Hari Anak Nasional dan Tantangan Kendali Stunting

Hari Anak Nasional dan Tantangan Kendali Stunting

Ilustrasi - Empat siswa Sekolah Dasar berjalan bersama sepulang sekolah di Kampung Hedam, Kec. Heram, Kota Jayapura, Papua. -(FOTO ANTARA/Anang Budiono/Koz/Spt).-

BENGKULUEKSPRESS.COM - Permasalahan tengkes atau stunting menjadi salah satu topik penting yang menghinggapi peringatan Hari Anak Nasional (HAN) 2023 di Indonesia, sebab kasus itu memiliki dampak ganda pada gangguan kecerdasan dan ancaman serius bagi kesehatan anak.

Stunting bukan hanya menyangkut urusan tinggi badan, tetapi pengaruh yang paling berbahaya adalah rendahnya kemampuan anak untuk belajar, keterbelakangan mental, hingga munculnya sejumlah penyakit kronis yang membayangi masa depan anak.

Badan Kependudukan dan Keluarga Berencana Nasional (BKKBN) RI melaporkan terdapat sekitar 400 ribu bayi lahir stunting dari 1,6 juta kelahiran hidup setiap tahun di Indonesia, atau setara dengan laju kasus mencapai 24,4 persen di 2021.

Presiden RI Joko Widodo menginginkan laju kasus stunting bisa ditekan hingga 14 persen pada 2024 lewat kolaborasi yang dibangun antarpemangku kepentingan bersama masyarakat.

Angka stunting yang berhasil dideteksi saat ini merupakan modal penting yang perlu segera diintervensi agar kelak tidak mengganjal capaian Generasi Emas di 2045, di mana kelompok anak yang ada sekarang menjadi penentu bonus demografi di usianya yang sudah produktif.

Pemerintah memperkirakan, dalam 22 tahun ke depan, sebanyak 70 persen populasi Indonesia berada di usia produktif pada rentang 15--64 tahun, sedangkan 30 persen sisanya memasuki kategori yang tidak produktif dengan usia di bawah 14 tahun dan di atas 65 tahun.

Jika bonus demografi ini tidak dimanfaatkan dengan baik, akan membawa dampak buruk, terutama masalah sosial, seperti kemiskinan, kesehatan yang rendah, pengangguran, dan tingkat kriminalitas yang tinggi.

Tantangan

SSGI terbaru yang dirilis Kementerian Kesehatan pada awal 2023 memotret prevalensi stunting di Indonesia turun dari 24,4 persen di 2021 menjadi 21,6 persen di 2022.

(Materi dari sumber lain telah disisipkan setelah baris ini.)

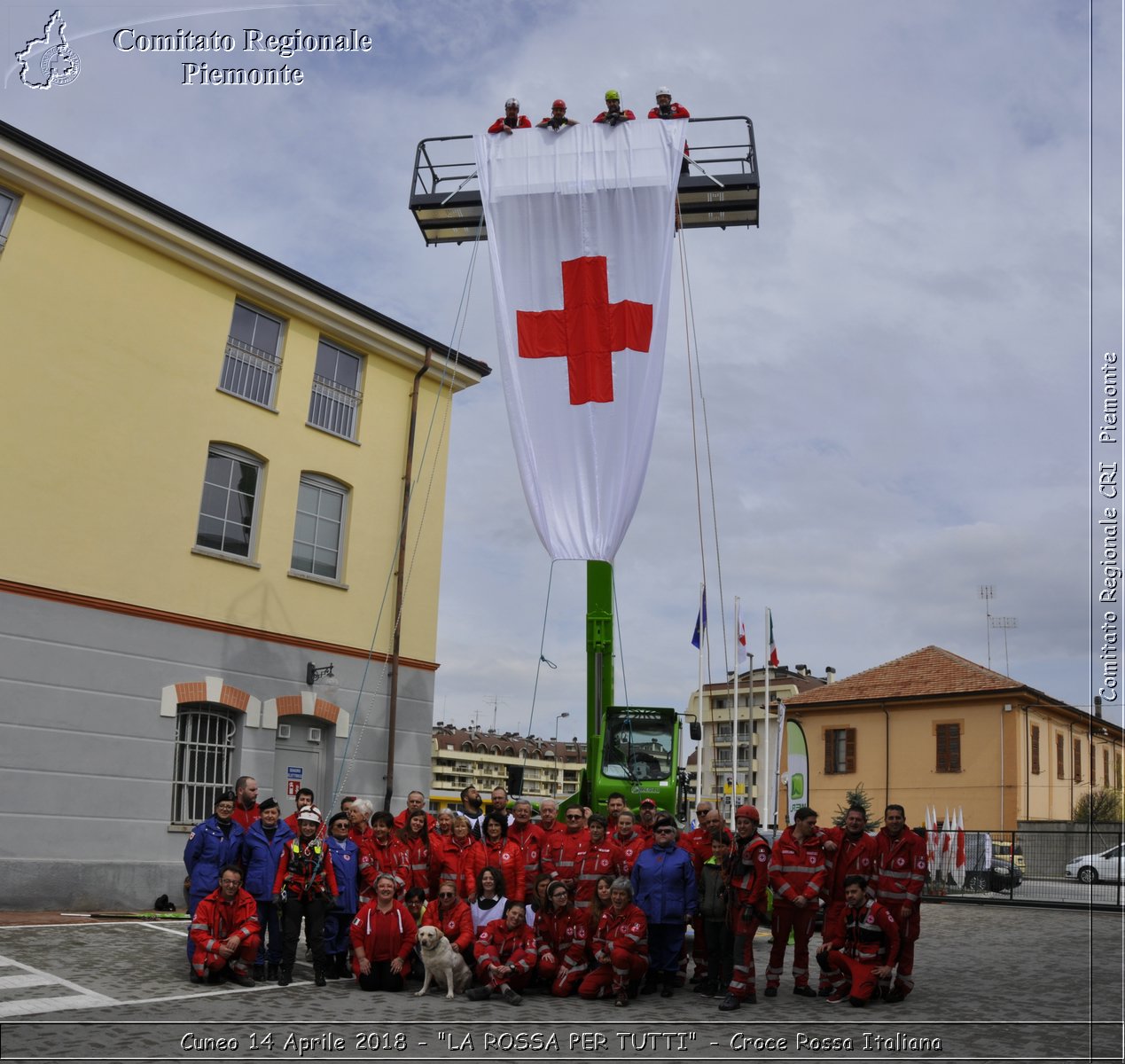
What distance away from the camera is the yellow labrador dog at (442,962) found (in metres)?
10.2

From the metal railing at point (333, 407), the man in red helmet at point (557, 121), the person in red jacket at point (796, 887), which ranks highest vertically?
the man in red helmet at point (557, 121)

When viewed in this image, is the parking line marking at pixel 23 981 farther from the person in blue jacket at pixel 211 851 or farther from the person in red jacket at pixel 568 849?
the person in red jacket at pixel 568 849

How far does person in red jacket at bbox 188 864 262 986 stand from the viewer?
33.9 feet

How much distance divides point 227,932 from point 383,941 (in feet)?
4.98

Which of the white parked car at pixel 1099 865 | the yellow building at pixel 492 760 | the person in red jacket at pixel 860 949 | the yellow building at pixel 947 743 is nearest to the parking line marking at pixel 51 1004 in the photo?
the person in red jacket at pixel 860 949

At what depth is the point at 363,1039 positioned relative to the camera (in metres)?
8.25

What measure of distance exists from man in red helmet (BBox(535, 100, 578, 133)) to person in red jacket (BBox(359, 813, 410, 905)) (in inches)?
464

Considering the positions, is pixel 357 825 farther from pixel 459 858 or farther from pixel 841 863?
pixel 841 863

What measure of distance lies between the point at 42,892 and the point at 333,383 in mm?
10096

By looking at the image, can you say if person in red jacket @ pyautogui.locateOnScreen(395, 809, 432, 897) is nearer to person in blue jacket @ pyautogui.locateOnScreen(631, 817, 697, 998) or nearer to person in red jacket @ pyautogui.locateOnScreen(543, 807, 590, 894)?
person in red jacket @ pyautogui.locateOnScreen(543, 807, 590, 894)

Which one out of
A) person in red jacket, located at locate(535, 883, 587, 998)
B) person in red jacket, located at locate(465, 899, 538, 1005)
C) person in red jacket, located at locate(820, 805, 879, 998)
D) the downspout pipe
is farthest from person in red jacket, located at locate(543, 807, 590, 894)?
the downspout pipe

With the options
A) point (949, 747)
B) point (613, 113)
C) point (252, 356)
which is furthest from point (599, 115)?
point (949, 747)

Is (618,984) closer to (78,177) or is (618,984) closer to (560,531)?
(560,531)

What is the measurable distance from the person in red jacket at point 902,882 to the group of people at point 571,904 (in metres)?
0.02
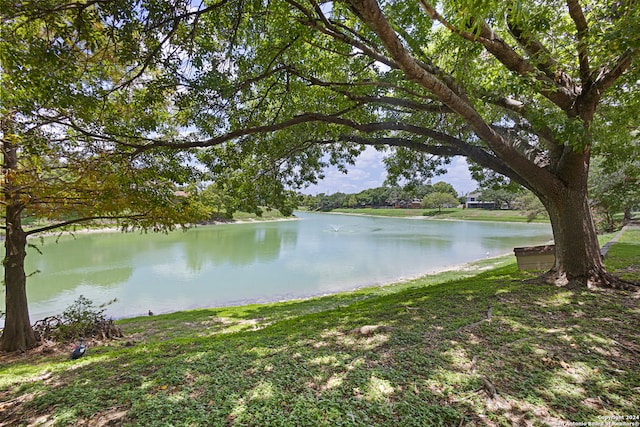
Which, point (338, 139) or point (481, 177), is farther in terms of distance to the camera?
point (481, 177)

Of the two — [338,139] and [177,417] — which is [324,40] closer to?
[338,139]

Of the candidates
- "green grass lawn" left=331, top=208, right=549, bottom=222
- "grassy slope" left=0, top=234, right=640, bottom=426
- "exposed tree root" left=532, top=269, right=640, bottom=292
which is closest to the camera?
"grassy slope" left=0, top=234, right=640, bottom=426

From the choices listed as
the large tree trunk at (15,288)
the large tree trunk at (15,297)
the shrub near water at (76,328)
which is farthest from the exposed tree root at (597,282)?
the large tree trunk at (15,297)

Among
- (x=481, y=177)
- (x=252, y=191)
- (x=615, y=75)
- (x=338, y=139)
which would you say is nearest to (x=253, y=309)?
(x=252, y=191)

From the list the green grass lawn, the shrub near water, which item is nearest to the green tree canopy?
the shrub near water

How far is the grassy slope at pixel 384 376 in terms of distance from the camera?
1983 mm

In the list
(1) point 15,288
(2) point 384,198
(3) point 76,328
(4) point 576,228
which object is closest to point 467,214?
(2) point 384,198

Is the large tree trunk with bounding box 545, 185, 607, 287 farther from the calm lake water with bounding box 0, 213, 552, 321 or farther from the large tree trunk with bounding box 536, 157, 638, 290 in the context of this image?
the calm lake water with bounding box 0, 213, 552, 321

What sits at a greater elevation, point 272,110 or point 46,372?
point 272,110

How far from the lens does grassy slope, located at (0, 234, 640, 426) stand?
198 cm

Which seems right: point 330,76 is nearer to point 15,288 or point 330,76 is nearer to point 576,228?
point 576,228

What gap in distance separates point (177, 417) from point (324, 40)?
5.34m

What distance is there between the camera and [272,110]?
19.9 ft

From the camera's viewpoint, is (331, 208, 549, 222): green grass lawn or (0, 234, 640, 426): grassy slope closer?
(0, 234, 640, 426): grassy slope
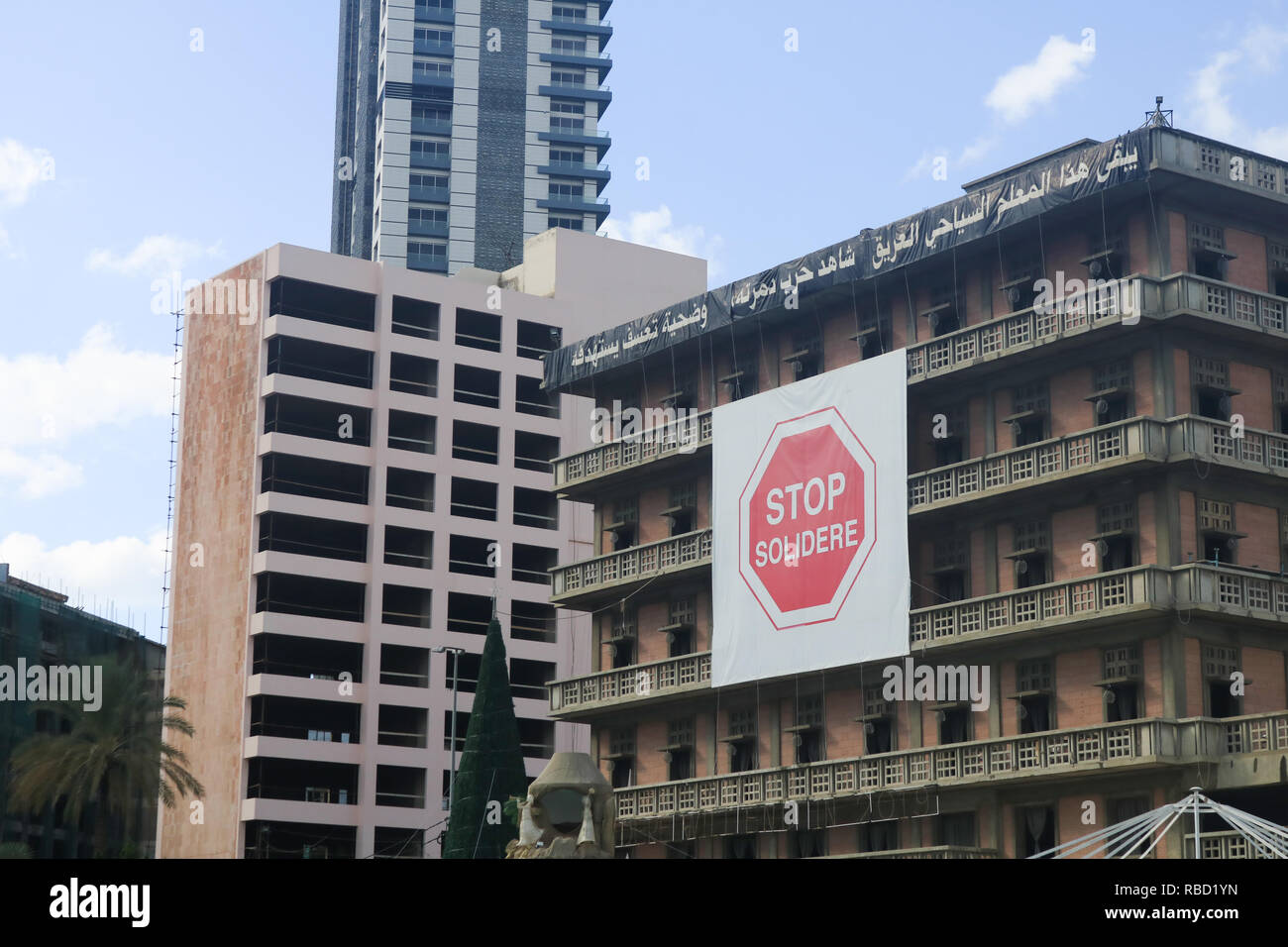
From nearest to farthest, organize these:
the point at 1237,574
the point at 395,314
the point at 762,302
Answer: the point at 1237,574, the point at 762,302, the point at 395,314

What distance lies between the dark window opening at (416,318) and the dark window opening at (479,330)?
61.6 inches

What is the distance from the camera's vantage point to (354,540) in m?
99.8

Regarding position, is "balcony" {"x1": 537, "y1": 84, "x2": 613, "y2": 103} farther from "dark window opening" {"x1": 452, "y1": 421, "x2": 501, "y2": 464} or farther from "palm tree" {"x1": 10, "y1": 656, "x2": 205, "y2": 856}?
"palm tree" {"x1": 10, "y1": 656, "x2": 205, "y2": 856}

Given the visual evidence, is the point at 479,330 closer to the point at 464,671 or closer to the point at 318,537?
the point at 318,537

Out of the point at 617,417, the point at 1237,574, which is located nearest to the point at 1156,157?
the point at 1237,574

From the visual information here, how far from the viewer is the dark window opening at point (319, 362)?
9875 centimetres

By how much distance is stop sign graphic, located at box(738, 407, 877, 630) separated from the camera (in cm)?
5744

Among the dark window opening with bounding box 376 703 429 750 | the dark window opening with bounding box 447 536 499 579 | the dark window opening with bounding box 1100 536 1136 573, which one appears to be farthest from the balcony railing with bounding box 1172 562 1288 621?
the dark window opening with bounding box 447 536 499 579

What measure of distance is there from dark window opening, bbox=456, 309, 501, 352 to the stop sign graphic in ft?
152

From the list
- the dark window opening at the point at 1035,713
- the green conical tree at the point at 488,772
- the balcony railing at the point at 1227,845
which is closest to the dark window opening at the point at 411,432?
the green conical tree at the point at 488,772

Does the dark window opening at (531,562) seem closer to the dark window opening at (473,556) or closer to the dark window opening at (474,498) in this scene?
the dark window opening at (473,556)
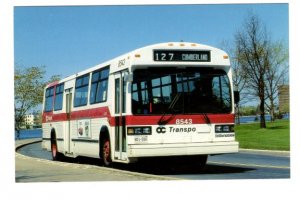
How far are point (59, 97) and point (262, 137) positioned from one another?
35.5ft

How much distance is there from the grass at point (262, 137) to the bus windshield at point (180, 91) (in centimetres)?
577

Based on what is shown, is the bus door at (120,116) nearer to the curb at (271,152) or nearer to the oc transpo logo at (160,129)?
the oc transpo logo at (160,129)

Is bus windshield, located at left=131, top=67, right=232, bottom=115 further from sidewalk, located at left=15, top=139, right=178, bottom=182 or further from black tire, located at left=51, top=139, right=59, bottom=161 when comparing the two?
black tire, located at left=51, top=139, right=59, bottom=161

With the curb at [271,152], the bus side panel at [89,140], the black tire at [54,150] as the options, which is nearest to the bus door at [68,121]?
the bus side panel at [89,140]

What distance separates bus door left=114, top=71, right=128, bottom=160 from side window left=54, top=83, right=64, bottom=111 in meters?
6.33

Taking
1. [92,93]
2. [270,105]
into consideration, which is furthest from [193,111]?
[270,105]

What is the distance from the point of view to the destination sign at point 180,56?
1594 cm

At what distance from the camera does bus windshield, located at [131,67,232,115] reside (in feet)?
51.1

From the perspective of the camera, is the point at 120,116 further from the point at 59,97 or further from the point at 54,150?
the point at 54,150

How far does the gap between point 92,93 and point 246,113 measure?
5667mm

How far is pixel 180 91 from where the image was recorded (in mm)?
15727

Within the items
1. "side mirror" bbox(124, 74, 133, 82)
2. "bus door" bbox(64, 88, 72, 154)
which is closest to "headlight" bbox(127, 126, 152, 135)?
"side mirror" bbox(124, 74, 133, 82)

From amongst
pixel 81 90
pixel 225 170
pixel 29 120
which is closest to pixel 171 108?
pixel 225 170

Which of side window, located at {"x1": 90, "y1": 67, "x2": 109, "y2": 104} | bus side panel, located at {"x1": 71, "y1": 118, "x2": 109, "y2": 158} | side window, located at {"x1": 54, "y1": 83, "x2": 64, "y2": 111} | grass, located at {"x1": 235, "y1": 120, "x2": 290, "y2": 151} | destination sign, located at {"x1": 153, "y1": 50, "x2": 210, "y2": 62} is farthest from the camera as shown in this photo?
grass, located at {"x1": 235, "y1": 120, "x2": 290, "y2": 151}
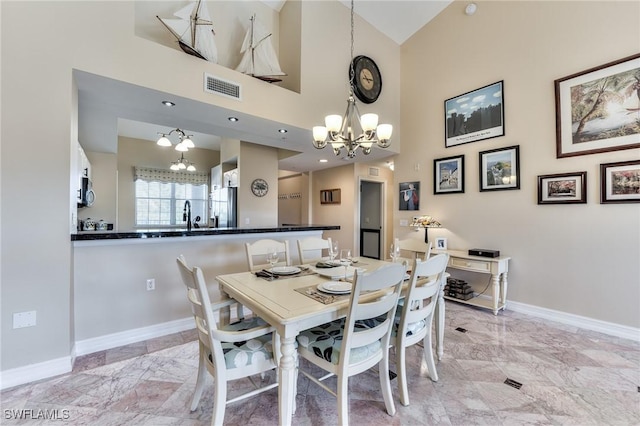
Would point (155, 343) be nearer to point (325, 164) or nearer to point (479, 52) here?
point (325, 164)

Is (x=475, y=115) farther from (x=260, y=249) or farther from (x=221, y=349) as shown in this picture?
(x=221, y=349)

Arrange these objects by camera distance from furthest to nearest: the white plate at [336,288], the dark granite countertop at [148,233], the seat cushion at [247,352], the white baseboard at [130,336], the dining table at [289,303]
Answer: the white baseboard at [130,336] → the dark granite countertop at [148,233] → the white plate at [336,288] → the seat cushion at [247,352] → the dining table at [289,303]

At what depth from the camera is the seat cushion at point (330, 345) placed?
1.45 m

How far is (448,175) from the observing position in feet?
13.2

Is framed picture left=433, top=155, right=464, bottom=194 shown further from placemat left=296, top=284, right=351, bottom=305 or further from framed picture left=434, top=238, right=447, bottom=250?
placemat left=296, top=284, right=351, bottom=305

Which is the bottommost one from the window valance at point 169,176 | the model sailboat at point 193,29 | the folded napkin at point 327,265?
the folded napkin at point 327,265

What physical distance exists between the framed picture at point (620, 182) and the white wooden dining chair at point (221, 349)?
3.52 metres

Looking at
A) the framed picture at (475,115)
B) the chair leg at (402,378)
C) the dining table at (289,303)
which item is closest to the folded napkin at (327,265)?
the dining table at (289,303)

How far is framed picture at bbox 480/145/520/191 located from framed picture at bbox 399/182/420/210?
97cm

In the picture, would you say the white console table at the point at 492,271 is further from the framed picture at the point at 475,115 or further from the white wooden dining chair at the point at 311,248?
the white wooden dining chair at the point at 311,248

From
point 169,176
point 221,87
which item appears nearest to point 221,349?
point 221,87

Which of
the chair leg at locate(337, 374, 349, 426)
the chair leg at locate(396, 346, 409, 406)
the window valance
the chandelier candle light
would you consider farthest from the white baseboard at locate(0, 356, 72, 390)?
the window valance

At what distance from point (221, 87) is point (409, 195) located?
3.24 m

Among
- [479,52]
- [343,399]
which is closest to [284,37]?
A: [479,52]
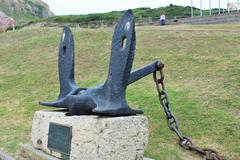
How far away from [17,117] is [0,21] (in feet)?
72.9

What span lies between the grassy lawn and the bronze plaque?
3.92ft

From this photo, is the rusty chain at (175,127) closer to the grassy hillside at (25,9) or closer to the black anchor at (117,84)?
the black anchor at (117,84)

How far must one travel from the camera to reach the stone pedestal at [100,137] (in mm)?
4449

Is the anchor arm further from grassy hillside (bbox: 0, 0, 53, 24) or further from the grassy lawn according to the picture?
grassy hillside (bbox: 0, 0, 53, 24)

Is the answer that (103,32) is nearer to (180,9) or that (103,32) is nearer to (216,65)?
(216,65)

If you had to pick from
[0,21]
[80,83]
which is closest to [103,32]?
[80,83]

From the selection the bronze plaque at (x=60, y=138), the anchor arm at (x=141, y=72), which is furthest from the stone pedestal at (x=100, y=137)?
the anchor arm at (x=141, y=72)

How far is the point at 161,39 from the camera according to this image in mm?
13750

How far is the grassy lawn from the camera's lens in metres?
6.25

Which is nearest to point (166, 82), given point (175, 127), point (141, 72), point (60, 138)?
point (175, 127)

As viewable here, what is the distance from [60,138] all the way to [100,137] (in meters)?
0.64

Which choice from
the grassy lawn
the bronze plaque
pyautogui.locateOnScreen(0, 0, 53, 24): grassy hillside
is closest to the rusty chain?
the grassy lawn

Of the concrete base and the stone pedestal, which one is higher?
the stone pedestal

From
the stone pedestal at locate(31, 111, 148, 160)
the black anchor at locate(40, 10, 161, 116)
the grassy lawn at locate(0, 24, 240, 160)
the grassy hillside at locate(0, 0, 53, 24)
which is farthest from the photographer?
the grassy hillside at locate(0, 0, 53, 24)
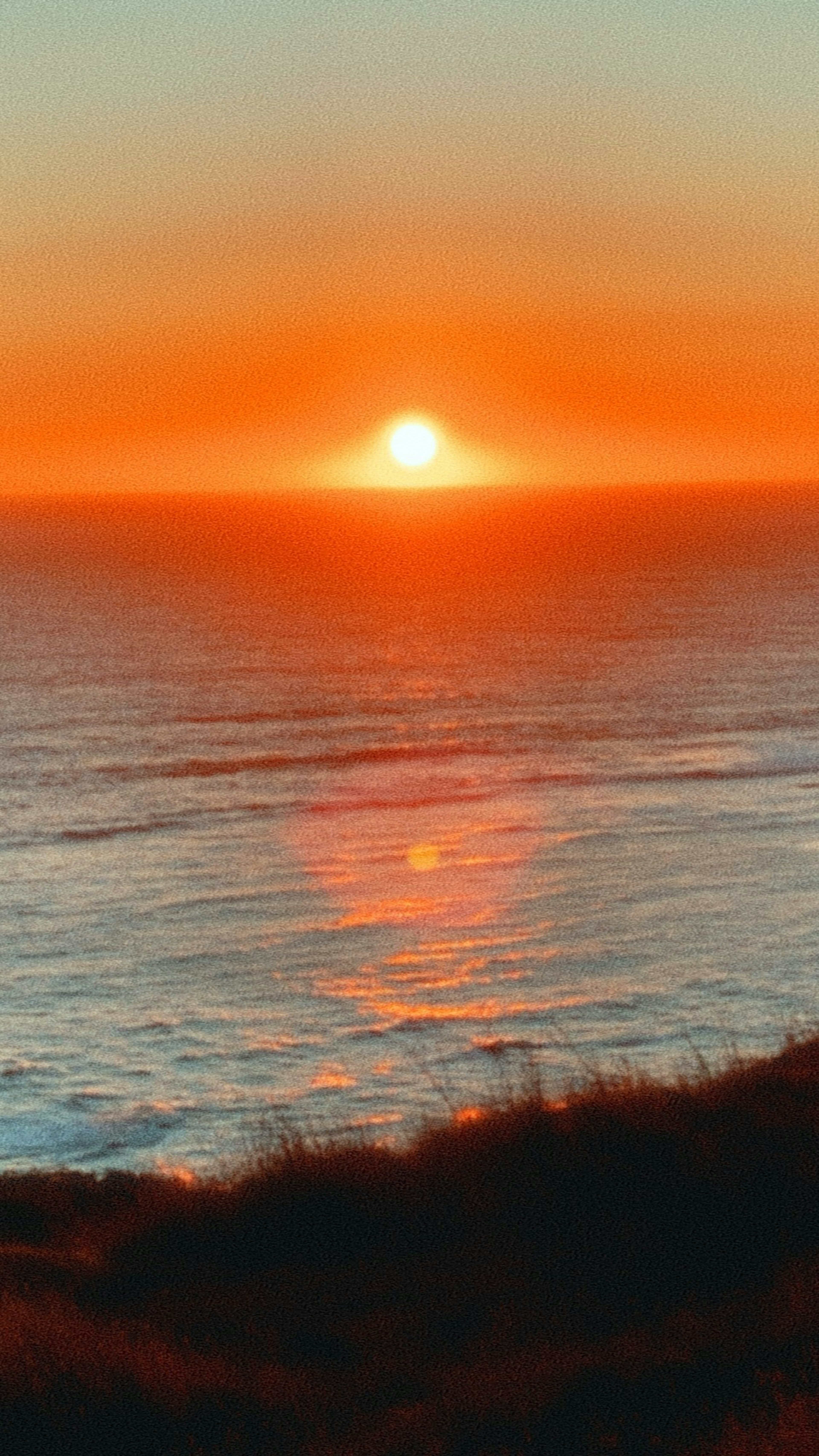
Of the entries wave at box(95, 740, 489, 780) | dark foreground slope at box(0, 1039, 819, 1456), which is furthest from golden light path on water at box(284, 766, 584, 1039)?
dark foreground slope at box(0, 1039, 819, 1456)

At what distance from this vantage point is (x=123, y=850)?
146 ft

Guru Besar Fakultas Kedokteran Universitas Indonesia (FKM-UI) Prof Tjandra Yoga Aditama menyebut upaya menurunkan prevalensi stunting di Indonesia termasuk capaian baik jika dibandingkan dengan laju penurunan prevalensi stunting sejumlah negara di dunia dalam satu dekade terakhir, dengan rata-rata di atas 1 persen.

Target menurunkan laju stunting mencapai 14 persen kurang dari setahun ke depan, menjadi beban berat untuk dicapai, sebab dihadapkan pada intervensi persoalan yang kompleks, mulai dari masa remaja sampai kehamilan melalui pemberian tablet penambah darah, fase melahirkan melalui skrining kesehatan, hingga menjamin asupan gizi seimbang dan kaya protein hewani di tahun-tahun pertama kehidupan anak.

Menteri Kesehatan RI Budi Gunadi Sadikin mengakui bahwa persoalan terberat menurunkan laju stunting adalah menjamin asupan pangan berprotein hewani sampai ke dalam mulut balita, yang selama ini belum tersentuh oleh pengawasan pemerintah pusat.

Tak jarang juga intervensi yang dilakukan pemerintah keliru. Contohnya pada pemanfaatan alokasi anggaran stunting yang diserap untuk membangun pagar puskesmas, hingga lebih banyak kegiatan rapat koordinasi daripada eksekusi program di lapangan.

Berdasarkan laporan Menteri Keuangan RI Sri Mulyani Indrawati, hanya Rp34 triliun dari total Rp77 triliun alokasi dana penanganan stunting yang diserap tepat sasaran.